I risultati dell’indagine di Media Prominence. Dalle relazioni pubbliche un contributo al marchio superiore a quello dato dalla pubblicità: nel campo dell’informatica arriva fino al 48%.

Quanto contano le Relazioni Pubbliche per il valore di un brand?
La risposta supera le attese: “Possono essere più importanti della pubblicità, specialmente per quelle aziende che vendono beni complessi, come l’elettronica di largo consumo, i prodotti finanziari e le automobili”.


È questo il risultato dello studio condotto da Media Prominence per conto di Text 100 Global Public Relation e Context Analytics.


In vetta alla classifica stilata dall’inchiesta c’è il settore informatico. Per chi vende computer e applicazioni web, l’investimento in Rp significa un ritorno pari al 48% del brand value. A seguire sono le case automobilistiche (23%), i telefonini (20%) e i prodotti finanziari (19%). Sotto il 10% personal care e abbigliamento. L’indagine è stata condotta su oltre 20.000 testate cartacee e online con riferimento a 99 dei cento principali marchi mondiali segnalati da Interbrand. Il centesimo è Thompson-Reuter, escluso perché come news provider ha un elevatissimo riscontro mediatico.


Perché le Rp sono così decisive per il successo di un prodotto come il computer o l’automobile?
Perché, come segnala ricerca, il compratore impiega più tempo e più fonti d’informazione per decidere cosa comprare. E la correlazione tra l’esposizione mediatica e il valore del brand è quindi superiore rispetto a quella relativa ad articoli “semplici”, come i capi d’abbigliamento o i prodotti per la persona, che spesso vengono acquistati d’impulso.

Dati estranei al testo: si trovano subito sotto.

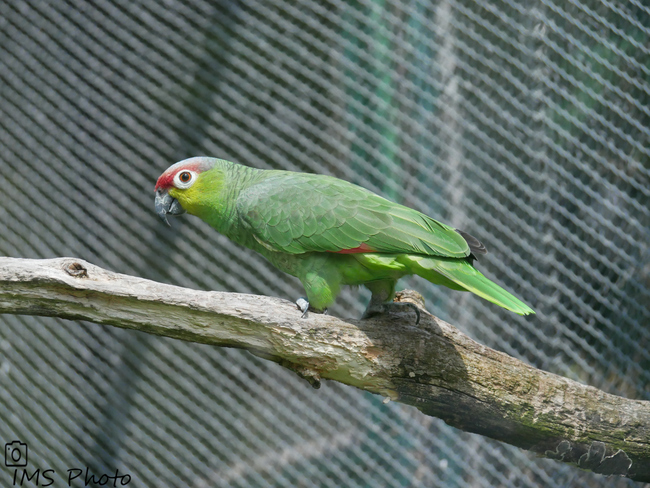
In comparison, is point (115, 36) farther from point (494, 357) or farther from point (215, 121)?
point (494, 357)

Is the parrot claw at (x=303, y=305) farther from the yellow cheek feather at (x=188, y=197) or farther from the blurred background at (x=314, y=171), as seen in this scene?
the blurred background at (x=314, y=171)

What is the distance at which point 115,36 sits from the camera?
2.74 meters

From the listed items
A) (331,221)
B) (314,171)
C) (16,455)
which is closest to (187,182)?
(331,221)

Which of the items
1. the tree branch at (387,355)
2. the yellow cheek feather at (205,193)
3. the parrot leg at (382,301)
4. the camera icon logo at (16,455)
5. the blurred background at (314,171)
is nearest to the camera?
the tree branch at (387,355)

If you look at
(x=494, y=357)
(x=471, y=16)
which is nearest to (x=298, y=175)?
(x=494, y=357)

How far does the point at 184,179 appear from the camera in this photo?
140 cm

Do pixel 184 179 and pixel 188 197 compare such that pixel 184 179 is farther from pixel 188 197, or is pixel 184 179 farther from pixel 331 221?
pixel 331 221

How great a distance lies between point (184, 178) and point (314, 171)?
3.53ft

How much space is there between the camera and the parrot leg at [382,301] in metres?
1.23

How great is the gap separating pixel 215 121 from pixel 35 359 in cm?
146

“Attraverso Media Prominence stiamo cercando di aiutare i nostri clienti a calcolare il ritorno sull’investimento che ricevono dalle relazioni pubbliche e a quantificare l’impatto delle campagne di Rp su parametri economici reali come le vendite”. È quanto ha spiegato Rowan Benecke, responsabile di Text 100 Asia Pacific, al Public Relation Institute of Australia (PRIA). Aggiungendo che: “Visto il clima di recessione e il fatto che molte companies stanno cercando una nuova allocazione per i loro budget di marketing. Con questo studio abbiamo voluto ribadire che le Rp garantiscono un reale ritorno di valore – spesso a un costo molto inferiore a quello della pubblicità”.


Come ammettono gli stessi autori dello studio, è comunque difficile dare un valore delle Rp, poiché l’effetto della copertura mediatica sui comportamenti può essere misurato solo indirettamente. Mentre è stato relativamente più semplice stabilire le connessioni tra il costo delle Rp e il plus-valore creato.
Un risultato ottenuto grazie all’applicazione di tecniche d’analisi che hanno risolto problematiche simili in altri rami del marketing.

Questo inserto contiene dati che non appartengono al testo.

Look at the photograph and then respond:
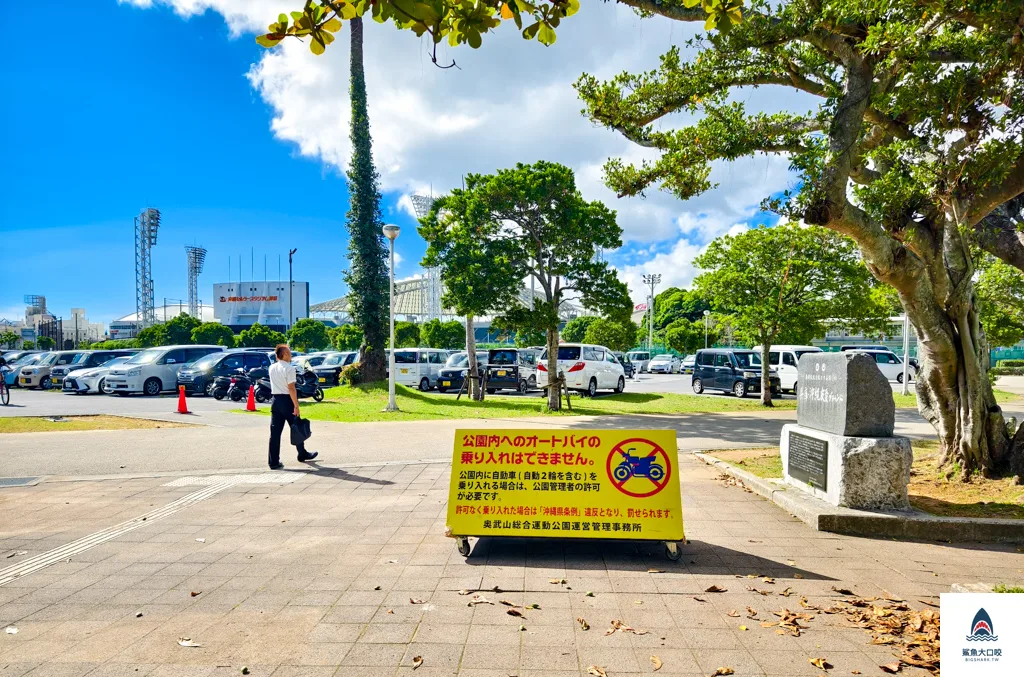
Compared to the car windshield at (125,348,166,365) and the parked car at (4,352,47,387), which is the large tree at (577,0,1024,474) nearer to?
the car windshield at (125,348,166,365)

Con la prossima edizione di questo studio Text 100 e Context Analytics promettono infine di offrire misurazioni ancor più dettagliate. Come ad esempio quelle relative al peso che ha il tono delle Relazioni Pubbliche sulla reputazione e sugli affari.


Rosario Vizzini – Redazione Cultur-e



Scarica qui la ricerca “How Effective Public Relations Contributes to Brand”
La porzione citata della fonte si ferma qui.